CAIRO: Egyptian police and soldiers fired guns and teargas to try to clear protesters from Cairo's Tahrir Square on the fifth day of clashes that have killed 13 people and drawn a stinging rebuke from US Secretary of State Hillary Clinton.
Clinton on Tuesday condemned as "particularly shocking" incidents such as one in which two Egyptian soldiers were filmed dragging a woman protester on the ground by her black full-body veil, exposing her bra, then clubbing and kicking her.
The confrontations provide a turbulent backdrop to Egypt's progress towards democracy, with nine provinces, mostly outside the capital, holding run-off votes on Wednesday and Thursday in a parliamentary election being staggered over six weeks.
The army has pledged to hand power to an elected president by July, but its plans to permanently shield itself from civilian oversight in the new constitution have enraged pro-democracy protesters, who want it to hand over power at once.
Medical sources say 13 people have been killed and hundreds wounded in the latest violence, which began on Friday in Tahrir and nearby streets leading to parliament and the cabinet office.

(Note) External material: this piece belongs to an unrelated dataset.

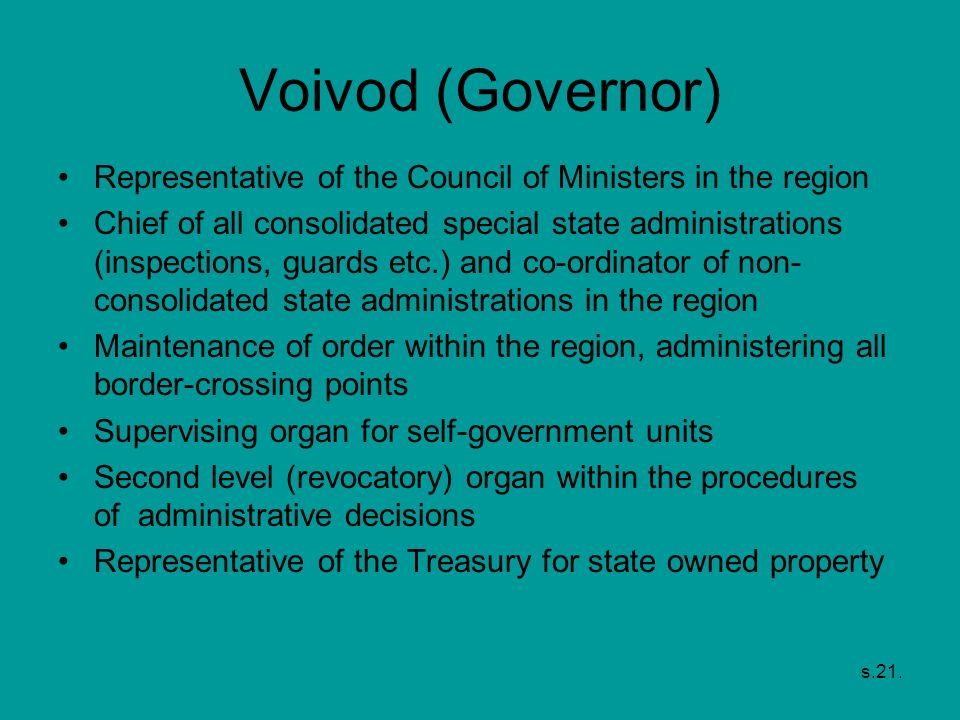 Voivod (Governor) Representative of the Council of Ministers in the region.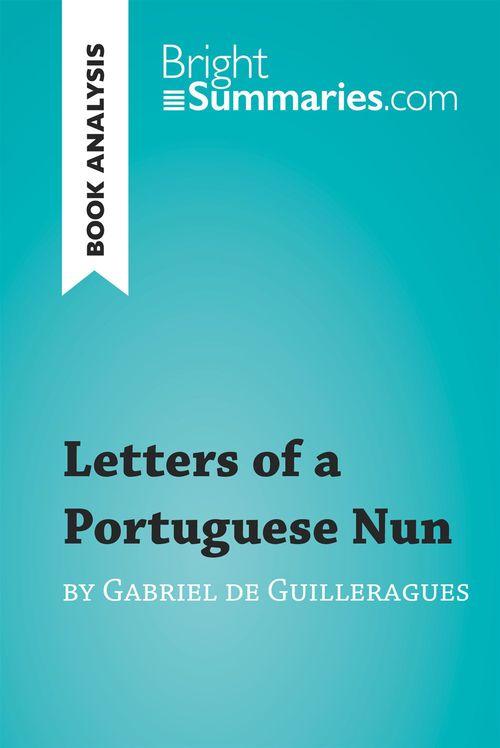 Letters of a Portuguese Nun by Gabriel de Guilleragues (Book Analysis)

"Women protesters have been rounded up and subjected to horrific abuse. Journalists have been sexually assaulted. And now women are being attacked, stripped and beaten in the streets," Clinton said in a speech at Washington's Georgetown University on Monday.
"This systematic degradation of Egyptian women dishonours the revolution, disgraces the state and its uniform and is not worthy of a great people," she added, in some of the strongest US criticism of Egypt's new rulers.
The United States, which saw deposed leader Hosni Mubarak as a staunch ally, gives Cairo $1.3 billion a year in military aid.